Солдаты остановились; передний судорожно глотал слюну, затравленно озираясь, – его опустошенные глаза с поволокой дикого страха блуждали, – он сипло выдавил:

– Сбоку обошли… со спины обошли… Погибель нам всем… Завели… – и, сморщившись, зарыдал лающим, хриплым рыданием обезумевшего человека.

– Наза-ад! – злобно повторил Ермаков, и в следующий миг горячий воздух толкнул его в спину, забил звоном уши; это стреляло его орудие, и он крикнул, не слыша своего голоса: – Ну! Один ты, что ли, тут! В траншею! Жорка! Проводи-ка их! Бегом наза-ад!

– А ну! – Жорка с решимостью поднял над животом автомат, мотнул в направлении реки белокурой головой. – Потопали, бродяги! Давай!..

Солдаты столпились и вдруг, низко пригнувшись, горбя спины, неуверенно повернули в лощину, к реке, растаяли, исчезли в тумане.

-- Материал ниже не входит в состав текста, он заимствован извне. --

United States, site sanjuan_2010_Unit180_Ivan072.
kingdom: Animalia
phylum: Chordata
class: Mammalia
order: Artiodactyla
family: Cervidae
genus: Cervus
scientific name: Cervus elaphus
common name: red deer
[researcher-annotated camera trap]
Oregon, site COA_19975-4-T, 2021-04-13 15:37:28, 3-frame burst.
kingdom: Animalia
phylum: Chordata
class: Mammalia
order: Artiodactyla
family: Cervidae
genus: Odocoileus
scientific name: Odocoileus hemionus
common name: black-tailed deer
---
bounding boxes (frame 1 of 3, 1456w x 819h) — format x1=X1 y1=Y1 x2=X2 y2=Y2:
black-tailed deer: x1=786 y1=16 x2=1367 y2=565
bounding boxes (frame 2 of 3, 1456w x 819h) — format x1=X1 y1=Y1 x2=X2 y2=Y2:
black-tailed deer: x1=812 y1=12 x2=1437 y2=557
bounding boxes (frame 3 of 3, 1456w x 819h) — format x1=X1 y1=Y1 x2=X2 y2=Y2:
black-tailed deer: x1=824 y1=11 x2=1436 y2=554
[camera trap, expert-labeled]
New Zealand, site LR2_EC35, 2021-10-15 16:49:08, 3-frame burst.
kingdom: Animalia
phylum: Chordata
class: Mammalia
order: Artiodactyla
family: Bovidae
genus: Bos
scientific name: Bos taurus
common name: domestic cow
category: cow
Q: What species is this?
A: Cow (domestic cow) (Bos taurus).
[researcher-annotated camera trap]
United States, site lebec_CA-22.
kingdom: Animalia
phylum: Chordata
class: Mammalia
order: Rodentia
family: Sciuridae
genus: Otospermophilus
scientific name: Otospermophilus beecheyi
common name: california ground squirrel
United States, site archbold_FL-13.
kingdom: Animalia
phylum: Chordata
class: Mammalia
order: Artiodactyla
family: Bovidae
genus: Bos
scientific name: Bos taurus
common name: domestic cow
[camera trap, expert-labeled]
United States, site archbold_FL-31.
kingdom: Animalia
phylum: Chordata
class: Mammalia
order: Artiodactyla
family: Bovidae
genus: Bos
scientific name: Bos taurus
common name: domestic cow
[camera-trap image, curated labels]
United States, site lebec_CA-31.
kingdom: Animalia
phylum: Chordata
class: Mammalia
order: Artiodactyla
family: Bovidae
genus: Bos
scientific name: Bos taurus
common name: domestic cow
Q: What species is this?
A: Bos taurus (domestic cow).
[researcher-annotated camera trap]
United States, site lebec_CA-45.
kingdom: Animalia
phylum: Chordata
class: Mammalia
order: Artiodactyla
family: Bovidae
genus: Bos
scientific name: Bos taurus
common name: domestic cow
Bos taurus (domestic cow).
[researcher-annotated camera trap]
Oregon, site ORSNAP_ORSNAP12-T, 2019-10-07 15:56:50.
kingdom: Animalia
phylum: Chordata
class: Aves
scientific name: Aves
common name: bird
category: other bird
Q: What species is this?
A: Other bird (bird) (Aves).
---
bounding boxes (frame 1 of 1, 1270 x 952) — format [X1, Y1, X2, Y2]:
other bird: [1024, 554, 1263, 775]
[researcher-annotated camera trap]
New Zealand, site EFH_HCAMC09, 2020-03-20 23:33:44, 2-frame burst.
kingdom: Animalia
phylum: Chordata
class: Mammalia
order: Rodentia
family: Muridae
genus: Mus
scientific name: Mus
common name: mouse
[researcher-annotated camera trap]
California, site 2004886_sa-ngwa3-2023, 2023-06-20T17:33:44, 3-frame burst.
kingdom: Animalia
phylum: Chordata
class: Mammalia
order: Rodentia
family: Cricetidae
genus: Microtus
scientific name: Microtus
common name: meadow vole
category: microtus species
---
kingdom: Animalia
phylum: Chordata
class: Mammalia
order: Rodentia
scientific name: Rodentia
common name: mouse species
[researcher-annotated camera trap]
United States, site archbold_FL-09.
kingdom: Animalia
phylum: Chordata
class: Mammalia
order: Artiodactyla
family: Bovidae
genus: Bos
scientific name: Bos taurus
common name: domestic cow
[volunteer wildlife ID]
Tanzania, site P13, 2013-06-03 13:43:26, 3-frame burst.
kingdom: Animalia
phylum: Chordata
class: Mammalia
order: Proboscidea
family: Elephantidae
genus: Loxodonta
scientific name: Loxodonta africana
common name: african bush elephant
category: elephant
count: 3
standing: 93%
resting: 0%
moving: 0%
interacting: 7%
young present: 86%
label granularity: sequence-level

Ермаков, разгоряченный, потный, на ходу вталкивая пистолет в кобуру, добежал до огневой. В этот момент орудие ударило беглым огнем, и, когда из дымящегося казенника вылетела последняя стреляная гильза, он поймал боковой, тревожно ищущий взгляд наводчика Вороного, устремленный на деревню. Снаряды вздернули землю на берегу реки, где хаотично двигались фигурки, и неясный крик «а-а-а!» донесся оттуда; этот крик колыхался и рос, сливаясь с тяжелым, нарастающим стуком скорострельных пушек и пулеметов на окраинах.

Ермаков успел заметить, что в низине, на восточной окраине, веселыми, жаркими кострами пылали две соломенные крыши и высоко над горящими крышами в утреннем небе стремительно и вертикально встала ракета.

И прежде чем он спросил у наводчика Вороного, сколько было ракет, Жорка перескочил через бруствер на огневую, закричал обрадованный:

– Ракеты, товарищ капитан! Бульбанюк огонь вызывает! Сейчас наши сюда дадут! Сейчас фрицы как тараканы завертятся!

Трудно дыша, он опустился на снарядный ящик, взял горсть сырой земли, приложил к потному лбу и, сияя голубыми глазами, сообщил как о чем-то очень веселом:

– А по пехоте всамделе с трех сторон чешут! Эх, сейчас и баня начнется, а, товарищ капитан?

– Сто-ой! – скомандовал Ермаков. – Зарядить и ждать!

И, улавливая короткое затишье, он сквозь звон в ушах, сквозь выстрелы прислушался, пытаясь различить характерный шорох наших снарядов, далекий перестук начавшейся за лесом артподготовки, но ничего не услышал.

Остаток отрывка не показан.